Sul Corriere della Sera del 27 aprile Ermanno Paccagnini presenta il nuovo romanzo di Claudio Magris, Alla cieca in uscita da Garzanti e, con qualche argomento attenuativo, lo definisce d’emblée un capolavoro. Gli argomenti attenuativi sono: «Se, come s’addice anche all’etimologia, per “capolavoro” s’ha da intendere un’opera che si offra al tempo stesso quale punto d’approdo d’un percorso creativo e di tale densità strutturale e di pensiero che il tempo non potrà che contribuire a ulteriormente fermentare nei suoi significati», allora l’uso di tale termine è in questo caso appropriato. Ma l’impressione che si deriva dalla lettura del pezzo di Paccagnini è che tale definizione nasca in lui dall’impatto diretto di lettore



Claudio Magris

con l’esecuzione tematica, narrativa e stilistica stessa (di tale scrittura troviamo un brevissimo assaggio a piè di pagina, redazionalmente intitolato Ma cos’è la vita?

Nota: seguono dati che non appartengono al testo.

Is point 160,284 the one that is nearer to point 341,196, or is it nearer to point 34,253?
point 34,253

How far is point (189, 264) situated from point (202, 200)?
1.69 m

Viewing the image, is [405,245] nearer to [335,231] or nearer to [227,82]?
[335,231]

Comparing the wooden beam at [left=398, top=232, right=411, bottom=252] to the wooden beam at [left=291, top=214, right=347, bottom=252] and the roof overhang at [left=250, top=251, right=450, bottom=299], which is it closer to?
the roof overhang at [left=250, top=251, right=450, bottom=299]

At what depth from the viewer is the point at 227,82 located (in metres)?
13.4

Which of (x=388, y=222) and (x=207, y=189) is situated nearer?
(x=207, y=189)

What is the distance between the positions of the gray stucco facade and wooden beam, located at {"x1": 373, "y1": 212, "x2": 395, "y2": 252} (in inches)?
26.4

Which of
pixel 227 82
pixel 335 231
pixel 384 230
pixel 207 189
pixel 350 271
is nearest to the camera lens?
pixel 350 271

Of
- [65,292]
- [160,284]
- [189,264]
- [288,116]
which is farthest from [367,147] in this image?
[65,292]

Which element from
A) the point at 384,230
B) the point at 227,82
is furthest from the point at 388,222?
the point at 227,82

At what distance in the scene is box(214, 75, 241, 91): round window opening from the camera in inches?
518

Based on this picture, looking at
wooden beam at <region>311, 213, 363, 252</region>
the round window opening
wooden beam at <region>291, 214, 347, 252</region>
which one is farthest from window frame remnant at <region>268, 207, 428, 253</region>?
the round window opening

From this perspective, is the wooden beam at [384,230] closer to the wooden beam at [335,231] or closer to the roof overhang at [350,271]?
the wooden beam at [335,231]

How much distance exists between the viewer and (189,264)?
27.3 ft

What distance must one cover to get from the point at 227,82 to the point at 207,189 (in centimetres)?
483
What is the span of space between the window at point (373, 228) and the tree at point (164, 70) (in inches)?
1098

Tutt’al più un avverbio) di un romanzo che spazia cronologicamente dal 1802 – anno dell’annessione della Tasmania come colonia penale alla Gran Bretagna – al dicembre 1991, quando Gorbachëv seppellisce «la nostra floscia bandiera rossa», per narrare «dell’uomo perennemente naufrago sballottato e tradito, del “grande silenzio del mondo sul dolore e sull’infamia”» e in definitiva del «faccia a faccia con la medusa della nostra esistenza». Paccagnini sembra proprio convinto, vedremo.


                                                                                         A.S.